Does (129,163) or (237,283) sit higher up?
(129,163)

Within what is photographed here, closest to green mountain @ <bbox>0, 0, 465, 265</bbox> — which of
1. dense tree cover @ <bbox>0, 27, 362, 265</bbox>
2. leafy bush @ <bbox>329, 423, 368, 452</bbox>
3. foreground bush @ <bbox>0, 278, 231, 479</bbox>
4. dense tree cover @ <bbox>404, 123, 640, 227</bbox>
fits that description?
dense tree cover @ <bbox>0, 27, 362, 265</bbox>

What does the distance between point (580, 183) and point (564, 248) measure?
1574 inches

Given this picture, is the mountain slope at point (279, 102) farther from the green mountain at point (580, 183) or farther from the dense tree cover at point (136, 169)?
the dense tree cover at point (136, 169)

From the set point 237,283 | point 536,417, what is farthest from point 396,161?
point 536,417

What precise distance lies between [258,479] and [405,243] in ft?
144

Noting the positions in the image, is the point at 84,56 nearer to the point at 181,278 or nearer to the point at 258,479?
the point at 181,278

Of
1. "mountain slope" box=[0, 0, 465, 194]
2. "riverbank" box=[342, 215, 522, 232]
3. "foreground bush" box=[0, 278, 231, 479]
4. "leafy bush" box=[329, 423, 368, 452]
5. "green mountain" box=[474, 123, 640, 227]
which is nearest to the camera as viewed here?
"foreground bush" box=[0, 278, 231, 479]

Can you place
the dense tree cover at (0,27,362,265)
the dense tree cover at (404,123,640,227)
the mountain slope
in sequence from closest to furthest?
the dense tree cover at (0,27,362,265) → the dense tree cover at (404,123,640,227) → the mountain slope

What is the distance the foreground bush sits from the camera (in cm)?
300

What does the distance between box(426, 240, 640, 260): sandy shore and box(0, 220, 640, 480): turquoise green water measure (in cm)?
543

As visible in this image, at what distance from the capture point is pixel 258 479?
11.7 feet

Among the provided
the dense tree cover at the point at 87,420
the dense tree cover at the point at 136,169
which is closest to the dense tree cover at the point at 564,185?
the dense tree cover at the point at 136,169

* * *

* TASK GOAL:
Rewrite every line of the rows above as a numbered list, leaving out the blank lines.

* RESULT OF THE EXERCISE:
1. Does (129,163) or (237,283) sit higher up?
2. (129,163)
3. Within what is photographed here, closest to green mountain @ <bbox>0, 0, 465, 265</bbox> — which of
4. 1. dense tree cover @ <bbox>0, 27, 362, 265</bbox>
5. 2. leafy bush @ <bbox>329, 423, 368, 452</bbox>
6. 3. foreground bush @ <bbox>0, 278, 231, 479</bbox>
7. 4. dense tree cover @ <bbox>404, 123, 640, 227</bbox>
8. fits that description?
9. dense tree cover @ <bbox>0, 27, 362, 265</bbox>
10. What does the distance between point (580, 183) and point (564, 248) measure?
11. 1574 inches
12. Given this picture, is the mountain slope at point (279, 102) farther from the green mountain at point (580, 183) or farther from the dense tree cover at point (136, 169)?
13. the dense tree cover at point (136, 169)
14. From the set point 237,283 | point 536,417, what is farthest from point 396,161?
15. point 536,417
16. What precise distance lies between [258,479] and [405,243] in ft?
17. 144
18. Noting the positions in the image, is the point at 84,56 nearer to the point at 181,278 or nearer to the point at 258,479?
19. the point at 181,278
20. Of
21. 1. "mountain slope" box=[0, 0, 465, 194]
22. 2. "riverbank" box=[342, 215, 522, 232]
23. 3. "foreground bush" box=[0, 278, 231, 479]
24. 4. "leafy bush" box=[329, 423, 368, 452]
25. 5. "green mountain" box=[474, 123, 640, 227]
26. which is nearest to the camera as viewed here?
27. "foreground bush" box=[0, 278, 231, 479]
28. Can you place
29. the dense tree cover at (0,27,362,265)
30. the dense tree cover at (404,123,640,227)
31. the mountain slope
32. in sequence from closest to furthest?
33. the dense tree cover at (0,27,362,265) → the dense tree cover at (404,123,640,227) → the mountain slope
34. What is the distance the foreground bush sits from the camera (in cm)?
35. 300
36. What does the distance between box(426, 240, 640, 260): sandy shore and box(0, 220, 640, 480): turquoise green water measure (in cm)?
37. 543
38. As visible in this image, at what distance from the capture point is pixel 258 479?
39. 11.7 feet
40. Among the provided
41. the dense tree cover at the point at 87,420
42. the dense tree cover at the point at 136,169
43. which is closest to the dense tree cover at the point at 564,185?
44. the dense tree cover at the point at 136,169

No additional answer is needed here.